Today started with yet another DME hold, this time on the ABQ 310 radial at 12 DME. My entry was pretty good, but I took far too many laps to get on the radial. Good news is that i stayed in the protected airspace the entire time, so at least it wouldn’t have been a total bust. For the holds and then most of the maneuvering today, I had much better control over the plane (maintaining altitude and heading) than I have in the past couple of weeks. My scan is also drastically improving, giving me time to look at other things (like the checklists and the MFD with the moving map / traffic). I’m starting to get comfortable with that part of flying, which is reassuring.

We then did partial panel unusual attitude recovery, where the instructor puts the plane in a non-straight-and-level attitude that’s moving towards something really bad happening (diving or stalling usually) and student then gets to recover into straight and level. These are a total pain in the butt with steam gauges, because the partial panel is usually an attitude indicator loss. The G1000, however, is the primary AI, backed up by a vacuum AI, so you always have an AI that works (or are about to die, but that’s another story). Nose high recovery was fine, but on nose low (a dive), I always wanted to pull up on the nose before leveling the wings, as one doesn’t like diving towards the ground. But this is not good, because it adds stress to the wings and if you are diving, you want to keep as much stress off the wings as possible.

Stalls weren’t too bad, but it’s hard to get used to the thought of using rudder to level the AI, because that’s just not how you usually do it. Yet somehow, this doesn’t bother me when I’m doing VFR stalls. I suppose it’s just like VFR stalls — you get used to it and everything is second nature.

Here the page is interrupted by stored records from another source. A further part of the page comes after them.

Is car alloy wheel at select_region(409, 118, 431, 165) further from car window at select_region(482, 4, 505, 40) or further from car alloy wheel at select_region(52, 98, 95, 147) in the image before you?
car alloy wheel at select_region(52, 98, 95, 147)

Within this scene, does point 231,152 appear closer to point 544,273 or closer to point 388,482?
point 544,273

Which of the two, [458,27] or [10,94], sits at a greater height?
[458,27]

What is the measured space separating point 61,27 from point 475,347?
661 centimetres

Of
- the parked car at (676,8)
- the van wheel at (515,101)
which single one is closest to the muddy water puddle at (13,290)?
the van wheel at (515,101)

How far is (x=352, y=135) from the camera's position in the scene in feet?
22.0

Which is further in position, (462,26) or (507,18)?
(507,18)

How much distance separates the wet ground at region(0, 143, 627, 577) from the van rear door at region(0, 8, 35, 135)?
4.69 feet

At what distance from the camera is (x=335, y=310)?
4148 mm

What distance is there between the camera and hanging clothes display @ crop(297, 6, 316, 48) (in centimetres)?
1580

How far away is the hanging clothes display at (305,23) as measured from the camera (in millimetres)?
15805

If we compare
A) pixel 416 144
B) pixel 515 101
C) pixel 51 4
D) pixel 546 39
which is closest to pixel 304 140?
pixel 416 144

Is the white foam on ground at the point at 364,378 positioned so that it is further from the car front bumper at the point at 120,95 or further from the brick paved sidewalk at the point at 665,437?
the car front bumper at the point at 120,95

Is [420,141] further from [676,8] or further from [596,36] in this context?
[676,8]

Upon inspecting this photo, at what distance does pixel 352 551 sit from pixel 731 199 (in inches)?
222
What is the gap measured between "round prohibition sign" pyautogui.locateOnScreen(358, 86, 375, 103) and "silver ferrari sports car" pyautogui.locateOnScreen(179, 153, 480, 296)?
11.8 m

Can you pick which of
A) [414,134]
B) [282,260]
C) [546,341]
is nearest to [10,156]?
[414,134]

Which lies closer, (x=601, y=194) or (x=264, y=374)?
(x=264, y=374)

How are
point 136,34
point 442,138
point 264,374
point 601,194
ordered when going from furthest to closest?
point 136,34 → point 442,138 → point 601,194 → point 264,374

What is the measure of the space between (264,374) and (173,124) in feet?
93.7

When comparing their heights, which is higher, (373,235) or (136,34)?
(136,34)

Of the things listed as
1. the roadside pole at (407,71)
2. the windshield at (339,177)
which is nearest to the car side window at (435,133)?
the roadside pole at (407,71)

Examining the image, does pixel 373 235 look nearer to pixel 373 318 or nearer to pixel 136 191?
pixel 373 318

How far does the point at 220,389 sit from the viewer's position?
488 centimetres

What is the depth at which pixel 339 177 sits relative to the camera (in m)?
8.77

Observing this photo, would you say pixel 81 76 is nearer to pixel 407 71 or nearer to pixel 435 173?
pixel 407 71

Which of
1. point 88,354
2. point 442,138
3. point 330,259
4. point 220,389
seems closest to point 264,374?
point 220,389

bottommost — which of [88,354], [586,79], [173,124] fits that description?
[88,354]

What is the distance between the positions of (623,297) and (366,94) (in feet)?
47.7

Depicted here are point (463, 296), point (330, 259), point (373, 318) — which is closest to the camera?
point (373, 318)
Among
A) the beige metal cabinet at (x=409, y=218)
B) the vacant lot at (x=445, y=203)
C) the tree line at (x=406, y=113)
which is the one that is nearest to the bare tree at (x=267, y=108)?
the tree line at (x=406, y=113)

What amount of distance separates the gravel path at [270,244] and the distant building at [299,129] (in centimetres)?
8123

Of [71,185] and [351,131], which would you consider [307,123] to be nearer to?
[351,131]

We then repeated the entire thing, this time using the G1000 instead of the backup indicators. The stalls were a little easier than on the partial panel because it includes an inclinometer (aka, the ball) which tells you whether you are in coordinated flight or not. For some reason beyond comprehension, while most backup attitude indicators include an inclinometer, the one on the G1000 does not. So you just kind of guess to keep coordinated flight, which is a little difficult for unusual attitudes.

Practiced some more steep turns — still having trouble with those, need another flight to get where I need to be with those.

Due to time, we then ended with a standard VFR approach. The pattern was a bit busy and we were short on time. Made a better than usual approach, but still a little high on final. Had a much better sight lines through the flare and had a better feeling for my height. Still bounced it a bit because I came across the threshold too fast, but I’m slowly converging on something that doesn’t suck.